What you're referring to is called a welfare state. They're welfare state policies, not Socialist policies. The US has been a welfare state nation for many decades now, and increasingly so.
For example, there are no Socialist nations in Europe at present, including Norway, Sweden, Finland, Denmark, or France. Those are overwhelmingly market based economies that have large welfare states.
I disagree with you. Not everything is so black and white that it must be one thing or another. Socialism doesn't have to be "Total state control of the means of production", it can be piecemeal and applied to some parts of a society or economy and not others.

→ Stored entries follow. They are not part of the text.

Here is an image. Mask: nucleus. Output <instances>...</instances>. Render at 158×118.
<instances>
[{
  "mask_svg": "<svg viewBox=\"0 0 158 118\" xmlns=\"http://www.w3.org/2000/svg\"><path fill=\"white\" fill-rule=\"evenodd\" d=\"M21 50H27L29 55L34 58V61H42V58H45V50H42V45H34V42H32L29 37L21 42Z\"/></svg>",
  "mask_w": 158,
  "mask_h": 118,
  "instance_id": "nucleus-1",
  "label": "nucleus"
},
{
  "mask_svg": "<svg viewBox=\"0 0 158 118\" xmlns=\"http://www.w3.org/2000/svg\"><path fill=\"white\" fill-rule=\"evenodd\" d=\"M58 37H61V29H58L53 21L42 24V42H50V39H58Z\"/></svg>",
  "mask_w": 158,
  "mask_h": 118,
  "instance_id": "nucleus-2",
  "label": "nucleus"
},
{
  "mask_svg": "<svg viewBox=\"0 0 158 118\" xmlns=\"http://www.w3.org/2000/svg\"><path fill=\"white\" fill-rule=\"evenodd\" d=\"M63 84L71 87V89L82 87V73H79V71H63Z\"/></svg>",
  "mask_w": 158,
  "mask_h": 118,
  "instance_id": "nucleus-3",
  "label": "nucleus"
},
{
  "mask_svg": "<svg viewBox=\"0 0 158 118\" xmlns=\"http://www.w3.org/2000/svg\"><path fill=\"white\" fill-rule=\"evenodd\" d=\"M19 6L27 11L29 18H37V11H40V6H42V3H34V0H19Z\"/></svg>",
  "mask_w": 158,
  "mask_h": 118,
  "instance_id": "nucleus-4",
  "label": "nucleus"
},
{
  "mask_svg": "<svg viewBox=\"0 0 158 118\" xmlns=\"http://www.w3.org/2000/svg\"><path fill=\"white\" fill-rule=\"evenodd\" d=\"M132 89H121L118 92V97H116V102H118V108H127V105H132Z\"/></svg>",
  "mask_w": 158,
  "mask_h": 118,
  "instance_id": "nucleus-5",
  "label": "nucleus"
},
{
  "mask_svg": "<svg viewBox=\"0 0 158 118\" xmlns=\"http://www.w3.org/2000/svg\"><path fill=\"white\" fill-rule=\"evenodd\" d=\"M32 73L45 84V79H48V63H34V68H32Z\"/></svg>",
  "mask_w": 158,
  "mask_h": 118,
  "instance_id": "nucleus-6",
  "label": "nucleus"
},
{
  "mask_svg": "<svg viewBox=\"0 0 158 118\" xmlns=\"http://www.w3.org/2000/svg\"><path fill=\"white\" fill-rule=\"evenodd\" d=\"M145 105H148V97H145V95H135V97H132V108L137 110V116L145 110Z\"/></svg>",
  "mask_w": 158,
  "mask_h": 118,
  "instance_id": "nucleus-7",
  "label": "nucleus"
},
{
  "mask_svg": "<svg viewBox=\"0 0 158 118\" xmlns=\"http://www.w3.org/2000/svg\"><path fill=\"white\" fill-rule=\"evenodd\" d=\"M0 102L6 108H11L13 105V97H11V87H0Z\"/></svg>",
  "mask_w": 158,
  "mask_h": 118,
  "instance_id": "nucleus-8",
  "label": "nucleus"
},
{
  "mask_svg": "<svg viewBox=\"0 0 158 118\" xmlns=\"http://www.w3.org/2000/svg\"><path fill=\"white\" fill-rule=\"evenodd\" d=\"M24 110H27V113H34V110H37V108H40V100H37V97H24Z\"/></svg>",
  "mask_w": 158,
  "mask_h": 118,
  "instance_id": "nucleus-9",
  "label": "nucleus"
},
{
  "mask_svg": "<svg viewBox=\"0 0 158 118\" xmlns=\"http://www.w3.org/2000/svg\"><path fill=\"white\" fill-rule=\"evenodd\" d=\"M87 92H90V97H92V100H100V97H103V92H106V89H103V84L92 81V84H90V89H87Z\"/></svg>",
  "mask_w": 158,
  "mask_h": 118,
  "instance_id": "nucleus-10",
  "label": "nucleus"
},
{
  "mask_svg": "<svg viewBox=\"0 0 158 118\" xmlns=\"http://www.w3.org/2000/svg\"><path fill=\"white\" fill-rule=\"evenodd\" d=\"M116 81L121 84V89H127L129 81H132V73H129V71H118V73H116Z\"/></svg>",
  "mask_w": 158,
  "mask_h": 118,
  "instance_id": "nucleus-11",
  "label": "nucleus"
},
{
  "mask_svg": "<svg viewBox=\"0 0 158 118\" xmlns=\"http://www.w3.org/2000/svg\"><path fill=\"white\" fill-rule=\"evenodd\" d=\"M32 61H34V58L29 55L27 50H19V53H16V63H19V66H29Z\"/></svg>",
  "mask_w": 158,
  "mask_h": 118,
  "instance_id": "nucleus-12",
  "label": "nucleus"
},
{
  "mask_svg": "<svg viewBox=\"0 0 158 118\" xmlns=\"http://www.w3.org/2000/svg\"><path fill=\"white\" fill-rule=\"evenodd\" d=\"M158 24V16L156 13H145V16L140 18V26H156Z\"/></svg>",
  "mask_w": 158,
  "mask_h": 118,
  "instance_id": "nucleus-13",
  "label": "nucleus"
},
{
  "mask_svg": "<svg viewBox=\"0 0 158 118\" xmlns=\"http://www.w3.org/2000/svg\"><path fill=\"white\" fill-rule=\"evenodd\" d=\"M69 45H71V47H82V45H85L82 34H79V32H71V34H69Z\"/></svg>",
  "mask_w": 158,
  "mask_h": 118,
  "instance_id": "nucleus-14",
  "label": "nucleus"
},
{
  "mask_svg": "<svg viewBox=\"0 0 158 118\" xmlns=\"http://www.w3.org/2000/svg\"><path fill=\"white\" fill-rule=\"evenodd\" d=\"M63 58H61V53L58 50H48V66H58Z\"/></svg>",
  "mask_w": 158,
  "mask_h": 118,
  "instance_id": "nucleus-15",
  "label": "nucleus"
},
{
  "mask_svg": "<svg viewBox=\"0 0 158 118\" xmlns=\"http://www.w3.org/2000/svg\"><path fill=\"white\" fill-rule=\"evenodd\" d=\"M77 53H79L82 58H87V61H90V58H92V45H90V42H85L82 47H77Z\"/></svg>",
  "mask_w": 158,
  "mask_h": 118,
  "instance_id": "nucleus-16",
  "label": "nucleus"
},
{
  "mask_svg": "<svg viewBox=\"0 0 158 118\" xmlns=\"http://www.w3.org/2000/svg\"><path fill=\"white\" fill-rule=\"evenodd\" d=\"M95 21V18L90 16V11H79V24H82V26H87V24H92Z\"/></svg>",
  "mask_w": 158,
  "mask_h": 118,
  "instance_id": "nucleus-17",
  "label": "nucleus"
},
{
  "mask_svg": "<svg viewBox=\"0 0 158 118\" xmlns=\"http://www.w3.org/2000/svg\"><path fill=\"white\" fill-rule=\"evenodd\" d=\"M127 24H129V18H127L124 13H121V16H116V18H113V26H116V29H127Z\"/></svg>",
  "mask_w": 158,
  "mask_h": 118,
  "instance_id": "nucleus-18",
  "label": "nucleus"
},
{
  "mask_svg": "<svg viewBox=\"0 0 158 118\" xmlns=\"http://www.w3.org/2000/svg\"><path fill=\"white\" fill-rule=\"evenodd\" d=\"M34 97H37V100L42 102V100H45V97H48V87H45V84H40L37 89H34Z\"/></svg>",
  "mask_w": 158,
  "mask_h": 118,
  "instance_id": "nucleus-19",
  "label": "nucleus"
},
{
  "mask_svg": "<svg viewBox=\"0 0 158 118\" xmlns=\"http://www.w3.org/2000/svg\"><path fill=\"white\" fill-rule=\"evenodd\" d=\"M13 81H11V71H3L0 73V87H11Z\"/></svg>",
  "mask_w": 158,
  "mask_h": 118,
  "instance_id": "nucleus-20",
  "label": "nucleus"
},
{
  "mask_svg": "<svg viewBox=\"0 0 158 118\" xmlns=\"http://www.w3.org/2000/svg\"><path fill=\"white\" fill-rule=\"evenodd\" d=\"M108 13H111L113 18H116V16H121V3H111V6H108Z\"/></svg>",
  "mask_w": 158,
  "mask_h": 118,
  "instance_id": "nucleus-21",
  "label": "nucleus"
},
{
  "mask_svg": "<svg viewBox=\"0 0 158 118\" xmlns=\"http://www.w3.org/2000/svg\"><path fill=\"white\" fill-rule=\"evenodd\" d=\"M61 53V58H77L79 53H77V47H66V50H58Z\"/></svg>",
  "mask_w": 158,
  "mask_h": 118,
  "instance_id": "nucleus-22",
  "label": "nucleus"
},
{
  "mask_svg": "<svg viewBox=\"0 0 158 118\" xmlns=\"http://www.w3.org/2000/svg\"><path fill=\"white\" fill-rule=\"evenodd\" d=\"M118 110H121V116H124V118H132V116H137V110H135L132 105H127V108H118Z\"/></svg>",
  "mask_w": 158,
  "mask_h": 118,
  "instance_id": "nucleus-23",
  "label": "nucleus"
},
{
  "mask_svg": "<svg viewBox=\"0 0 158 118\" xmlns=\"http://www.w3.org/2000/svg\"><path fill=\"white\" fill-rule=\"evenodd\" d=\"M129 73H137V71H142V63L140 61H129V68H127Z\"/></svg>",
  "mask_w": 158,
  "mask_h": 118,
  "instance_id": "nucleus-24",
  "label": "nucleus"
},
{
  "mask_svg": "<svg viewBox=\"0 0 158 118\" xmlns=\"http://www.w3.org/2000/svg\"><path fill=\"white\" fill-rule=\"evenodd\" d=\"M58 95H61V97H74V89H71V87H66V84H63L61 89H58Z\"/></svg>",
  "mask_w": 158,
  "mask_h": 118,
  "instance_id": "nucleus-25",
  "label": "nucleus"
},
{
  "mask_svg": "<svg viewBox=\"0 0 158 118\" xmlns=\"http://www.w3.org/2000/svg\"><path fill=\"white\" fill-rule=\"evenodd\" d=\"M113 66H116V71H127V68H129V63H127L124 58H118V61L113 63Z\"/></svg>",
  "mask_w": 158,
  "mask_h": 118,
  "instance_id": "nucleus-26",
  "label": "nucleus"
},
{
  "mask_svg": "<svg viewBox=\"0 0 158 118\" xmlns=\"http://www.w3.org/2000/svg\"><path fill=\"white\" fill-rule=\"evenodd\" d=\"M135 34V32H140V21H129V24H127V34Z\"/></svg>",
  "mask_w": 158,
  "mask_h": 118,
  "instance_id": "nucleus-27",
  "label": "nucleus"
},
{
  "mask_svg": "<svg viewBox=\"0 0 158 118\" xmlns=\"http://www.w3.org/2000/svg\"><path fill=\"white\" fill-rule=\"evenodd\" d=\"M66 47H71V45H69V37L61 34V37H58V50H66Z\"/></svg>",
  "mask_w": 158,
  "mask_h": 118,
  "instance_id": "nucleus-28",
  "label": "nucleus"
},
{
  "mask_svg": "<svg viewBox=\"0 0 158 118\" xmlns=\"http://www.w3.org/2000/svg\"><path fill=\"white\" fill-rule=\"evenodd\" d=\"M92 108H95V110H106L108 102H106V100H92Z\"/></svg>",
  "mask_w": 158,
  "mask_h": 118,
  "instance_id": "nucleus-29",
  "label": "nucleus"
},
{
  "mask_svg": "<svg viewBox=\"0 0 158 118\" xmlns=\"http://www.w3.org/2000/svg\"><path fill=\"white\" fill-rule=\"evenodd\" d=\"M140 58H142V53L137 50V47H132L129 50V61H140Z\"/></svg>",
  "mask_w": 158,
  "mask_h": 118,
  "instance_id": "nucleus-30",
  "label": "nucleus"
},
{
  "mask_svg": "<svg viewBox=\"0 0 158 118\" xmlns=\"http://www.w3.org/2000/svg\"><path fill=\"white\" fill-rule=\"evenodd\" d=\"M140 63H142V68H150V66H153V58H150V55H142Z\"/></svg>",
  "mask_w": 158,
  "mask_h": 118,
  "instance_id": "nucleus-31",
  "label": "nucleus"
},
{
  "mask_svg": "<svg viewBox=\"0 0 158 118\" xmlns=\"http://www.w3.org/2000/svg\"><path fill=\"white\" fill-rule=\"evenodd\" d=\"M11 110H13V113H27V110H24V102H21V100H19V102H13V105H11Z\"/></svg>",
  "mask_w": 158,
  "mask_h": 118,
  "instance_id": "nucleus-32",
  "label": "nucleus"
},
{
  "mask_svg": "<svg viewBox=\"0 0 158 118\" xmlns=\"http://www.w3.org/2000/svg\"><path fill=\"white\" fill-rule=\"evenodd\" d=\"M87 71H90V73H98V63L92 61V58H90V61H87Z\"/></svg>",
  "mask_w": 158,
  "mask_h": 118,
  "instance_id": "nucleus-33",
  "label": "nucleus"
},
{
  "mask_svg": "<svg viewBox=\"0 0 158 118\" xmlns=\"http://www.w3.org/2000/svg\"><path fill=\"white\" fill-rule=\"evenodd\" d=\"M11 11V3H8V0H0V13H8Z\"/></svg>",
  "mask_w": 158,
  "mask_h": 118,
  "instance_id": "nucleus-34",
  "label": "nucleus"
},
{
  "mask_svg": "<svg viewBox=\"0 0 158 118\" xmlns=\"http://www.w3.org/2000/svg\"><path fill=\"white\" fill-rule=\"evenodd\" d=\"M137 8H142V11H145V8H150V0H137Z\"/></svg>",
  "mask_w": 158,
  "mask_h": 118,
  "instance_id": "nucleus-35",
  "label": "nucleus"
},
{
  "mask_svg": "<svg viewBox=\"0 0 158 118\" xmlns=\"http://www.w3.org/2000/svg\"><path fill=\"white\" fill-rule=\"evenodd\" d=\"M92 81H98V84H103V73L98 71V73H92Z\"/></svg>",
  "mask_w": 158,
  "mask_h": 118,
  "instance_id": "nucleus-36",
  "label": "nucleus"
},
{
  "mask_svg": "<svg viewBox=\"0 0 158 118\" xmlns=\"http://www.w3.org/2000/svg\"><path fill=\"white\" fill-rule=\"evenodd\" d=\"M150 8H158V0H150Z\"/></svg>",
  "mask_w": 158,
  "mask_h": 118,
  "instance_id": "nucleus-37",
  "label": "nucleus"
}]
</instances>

Heathcare for all is not "welfare". It's the government taking tax dollars and then paying for things for all citizens. It's how the USA currently pays for Police and Prisons and the Military and corn subsidies and elementary school teachers among a million other things that are not welfare.
What I'm saying is the US is adopting more socialist ideas, and it's spreading the tax dollars around to more and more citizens in more types of ways, like the rest of the developed world has been doing for decades very successfully.
As I said, I'll be fascinated to see the reaction if and when it's taken back after COVID-19.
> What I'm saying is the US is adopting more socialist ideas, and it's spreading the tax dollars around to more and more citizens in more types of ways, like the rest of the developed world has been doing for decades very successfully.
Rubbish. The Defense production act invoked today is from WWII and extremely limited in scope. After the crisis is over the government will be forced to give up these powers. And thank goodness. This is no way to run a free country in normal times.
> And thank goodness. This is no way to run a free country in normal times
I take it you're aware of Denmark, Sweden, Norway, Australia, Canada, New Zealand and virtually ALL the other developed countries on the planet who function this way every day of the year and do very well.
Australia, Canada, and New Zealand don't have the same kinds of guarantees on freedom the United States does, frankly. I don't know much about the other three's laws and can't comment.
For example, a local restaurant where I live, will have to shut down for good in the next few days as they won't be able to afford their lease. If they get a loan for the lease, they'll be on the hook for that money with no guarantee of being able to pay it back and with way too much uncertainty in terms of when they'll be able to reopen the business.
It would be really bad for them to shut down, but it could be even worse if they take out a loan and then are not able to pay it back. Very bad situation to be in.
Same applies to individuals who will soon not be able to pay rent or other obligations. Loans are not a solution.